A NASA rocket launched from near the North Pole has officially detected something first hypothesized more than 60 years ago: an ambipolar electric field sheathing the planet.
According to an agency release, the field’s existence was proven with measurements by the Endurance mission, a rocket launched to measure the planet’s global electric potential. The electric potential was expected to have a very weak effect on charged particles in the atmosphere, making it difficult to detect. However, the property may also be a reason life as we know it manages on Earth when we’ve not spotted it anywhere else.
Endurance launched from Ny-Ålesund in Svalbard, Norway, in May 2022, after being delayed due to “apocalyptic winds and white-out conditions,” as one team member put it. It was a fitting start to the mission, given its namesake is the ill-fated vessel of Sir Ernest Shackleton that sank in 1914 after being stuck in Antarctic ice. The wreck of the Endurance was discovered in 2022 at the bottom of the Weddell Sea.
“Svalbard is the only rocket range in the world where you can fly through the polar wind and make the measurements we needed,” said Suzie Imber, a space physicist at the University of Leicester and co-author of the paper, in the NASA release.
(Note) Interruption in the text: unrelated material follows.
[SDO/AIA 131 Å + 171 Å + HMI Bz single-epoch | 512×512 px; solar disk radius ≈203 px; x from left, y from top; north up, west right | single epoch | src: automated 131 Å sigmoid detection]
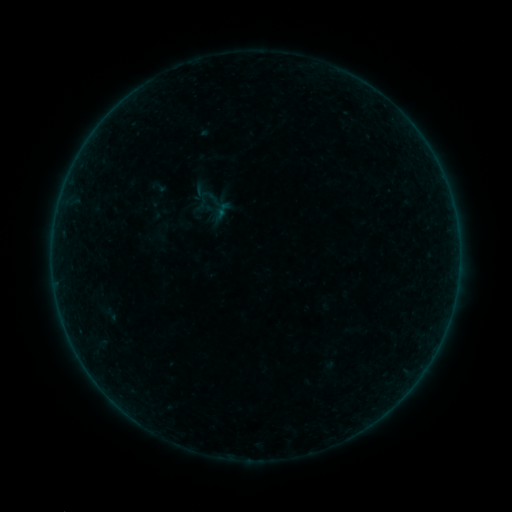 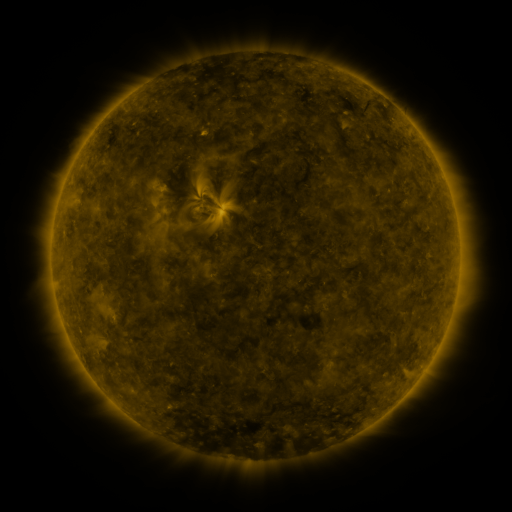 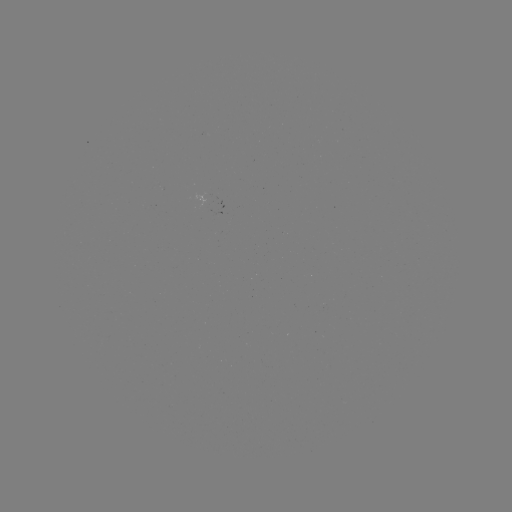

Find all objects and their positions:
sigmoid: (215, 204)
Endurance achieved an altitude of 477 miles (768 kilometers) on its 20-minute flight before splashing down in the Greenland Sea. Now, the Endurance mission team has confirmed there is an electric field, the properties of which were reported in a paper published in Nature yesterday.
The rocket measured a change in electric potential of just .55 volts on its trip, indicating a weak electric field may be responsible for the polar wind, an outflow of particles from Earth’s atmosphere into space.
“A half a volt is almost nothing—it’s only about as strong as a watch battery,” said Glyn Collinson, principal investigator of the Endurance mission and lead author of the paper, in the same release. “But that’s just the right amount to explain the polar wind.”
The electric field is ambipolar—not because the wind exists at both poles, but because the tugging between electrons and ions is going both ways. The much-more-massive ions yank the electrons down towards Earth’s surface, while electrons pull ions upwards as they wriggle in the direction of space.
“We infer that [the field’s control of the ionosphere] increases the supply of cold O+ ions to the magnetosphere by more than 3,800%, in which other mechanisms such as wave–particle interactions can heat and further accelerate them to escape velocity,” the team wrote in the paper. “The electrostatic field of Earth is strong enough by itself to drive the polar wind and is probably the origin of the cold H+ ion population that dominates much of the magnetosphere.” In other words, this newly confirmed electrical field is a key driver in propelling ions out of Earth’s atmosphere and into space, shaping the composition of the magnetosphere.
The discovery of the electric field could help explain planetary evolution, too; worlds like Venus and Mars—now inhospitable—were once more like Earth. Venus’ hot, noxious atmosphere is thought to be the result of a runaway greenhouse gas effect. Mars’ arid wasteland once had lakes of liquid water on its surface. The very slight electric field on Earth may have shaped the evolution of the planet’s atmosphere, keeping our world livable while our neighbors became harsh.